In some embodiments, eIF3f is a negative regulator of RAN translation and decreased levels of human eIF3f are associated with decreased accumulation of RAN protein in cells. In some embodiments. RAN translation (e.g., in cells expressing a RAN protein) is sensitive to eIF3f knockdown unlike translation from close cognate or AUG translation. In some embodiments, the translational machinery used for RAN translation is distinct from AUG and near AUG translation machinery in a cell.

In some embodiments, increasing eIF3f levels or activity (e.g., via ectopic expression of eIF3f) can increase RAN translation.
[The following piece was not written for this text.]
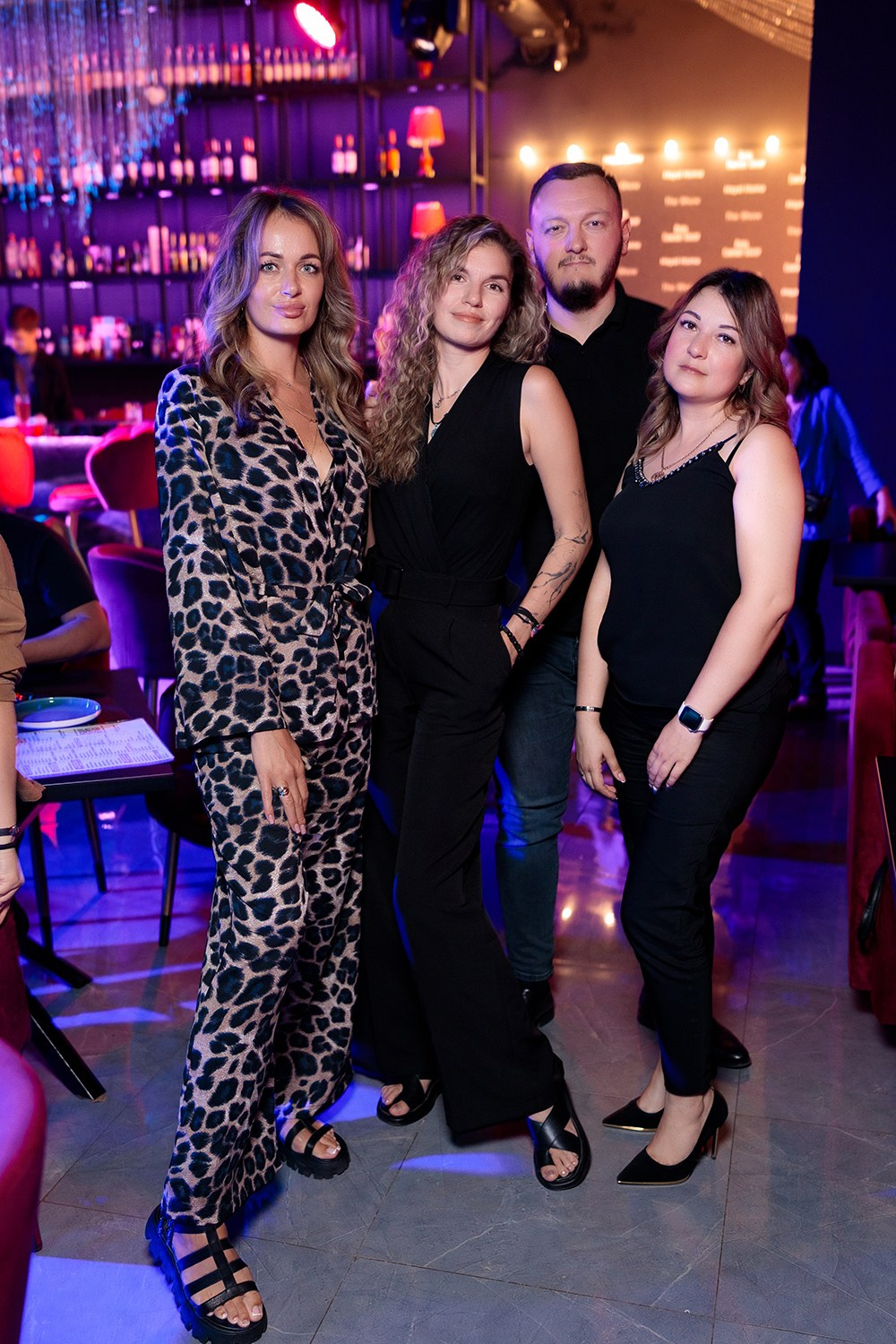 THE SHOW. КИПЯТКОМ КОКШЕТАУ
In some embodiments, this can be useful to increase RAN translation efficiency or induce RAN translation in cells (e.g., to create cellular or animal models of RAN translation). In some embodiments, eIF3f can be added to an in vitro cell-free translation system to support or promote RAN translation.

In some embodiments, one or more modulators (e.g., one or more activators, or one or more inhibitors) of one or more subunits of eIF3 are administered to a subject to treat a disease associated with an expansion of a nucleic acid repeat (e.g., associated with a repeat-associated non-ATG translation). For example, in some embodiments, a subject is administered 2, 3, 4, 5, 6, 7, 8, 9, or 10 modulators of one or more subunits of eIF3.

In certain microsatellite expansion disorders such as C9-ALS/FTD, RAN proteins from the GGGGCC repeat expansion are shown to accumulate in gray matter regions. Two of the three antisense reading frames carry an in-frame AUG start codon. According to aspects of the disclosure, the in-frame AUG and near AUG codon can account for the broader RAN protein accumulation in this disease (e.g., C9-ALS/FTD) beyond white matter regions. In some embodiments, RAN translation occurs in the presence of an upstream AUG initiation codon, and modulation of eIF3f/F affects protein accumulation in those reading frames (e.g. PR and GP made from antisense GGCCCC expansion transcripts in C9orf72 ALS/FTD).